Unikernels will create more security problems than it solves - mitchpron
http://thenewstack.io/unikernels-will-create-security-problems-solve/
======
mitchpron
I'm not totally sold on Bias' viewpoint. He wrote another interesting article
declaring the death of hypervisors and the eventual takeover of containers:
[http://cloudscaling.com/blog/cloud-computing/will-
containers...](http://cloudscaling.com/blog/cloud-computing/will-containers-
replace-hypervisors-almost-certainly/) When I talked to a guy who had worked
on the Xen hypervisor for years, he kept going back to Randy's key requirement
for all this to be true: "if configured properly" So this other guy's response
was "SELINUX is an armed camp if configured properly, yet we have everyone
from major banks to the Pentagon being hacked.
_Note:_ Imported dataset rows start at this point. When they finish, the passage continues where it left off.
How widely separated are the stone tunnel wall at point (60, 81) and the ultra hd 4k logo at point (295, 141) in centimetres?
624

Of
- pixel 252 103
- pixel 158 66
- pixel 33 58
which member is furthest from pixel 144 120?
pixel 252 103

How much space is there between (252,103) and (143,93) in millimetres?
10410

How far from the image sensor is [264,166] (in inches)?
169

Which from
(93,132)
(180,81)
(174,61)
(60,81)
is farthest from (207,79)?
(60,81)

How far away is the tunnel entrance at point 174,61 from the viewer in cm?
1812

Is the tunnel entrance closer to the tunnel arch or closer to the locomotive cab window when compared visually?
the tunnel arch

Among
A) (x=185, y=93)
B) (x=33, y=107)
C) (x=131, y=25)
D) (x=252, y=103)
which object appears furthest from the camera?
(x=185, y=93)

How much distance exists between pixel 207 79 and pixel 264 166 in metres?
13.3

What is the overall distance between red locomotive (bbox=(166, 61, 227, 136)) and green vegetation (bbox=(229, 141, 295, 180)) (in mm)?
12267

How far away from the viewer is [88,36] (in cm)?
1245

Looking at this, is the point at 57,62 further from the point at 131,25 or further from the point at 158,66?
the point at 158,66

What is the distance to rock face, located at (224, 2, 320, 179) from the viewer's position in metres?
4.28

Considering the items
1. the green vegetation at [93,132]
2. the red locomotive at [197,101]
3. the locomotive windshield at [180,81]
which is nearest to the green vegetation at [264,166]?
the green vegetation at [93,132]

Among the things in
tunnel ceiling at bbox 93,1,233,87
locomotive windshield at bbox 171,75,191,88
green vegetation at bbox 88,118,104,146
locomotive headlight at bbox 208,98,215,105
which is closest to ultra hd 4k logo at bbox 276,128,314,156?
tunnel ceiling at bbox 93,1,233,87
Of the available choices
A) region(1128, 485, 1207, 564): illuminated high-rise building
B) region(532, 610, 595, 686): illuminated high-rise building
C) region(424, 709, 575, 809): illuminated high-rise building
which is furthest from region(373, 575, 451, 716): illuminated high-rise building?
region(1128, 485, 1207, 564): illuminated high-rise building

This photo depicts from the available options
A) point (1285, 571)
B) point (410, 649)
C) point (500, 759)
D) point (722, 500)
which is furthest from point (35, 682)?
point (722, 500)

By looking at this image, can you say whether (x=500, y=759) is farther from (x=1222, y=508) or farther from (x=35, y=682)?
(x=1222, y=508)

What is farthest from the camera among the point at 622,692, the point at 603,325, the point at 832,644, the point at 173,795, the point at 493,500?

Truth is that few people have
adequate time to configure security properly in the real world. Something that
is "probably" as good as the status quo is a very scary statement for those of
us living in the real world."

------
wmf
I disagree with this argument. What ring the code runs in doesn't really
matter; it's true that a buffer overflow in a (properly built) unikernel will
get the attacker into ring 0, but the attacker will find that _there is almost
nothing there_. No globally shared filesystem, no hundreds of system calls, no
processes, nothing. A ring 3 Unix process is actually a much richer
environment to exploit.

I think unikernels are a bad idea compared to containers, but not for this
reason.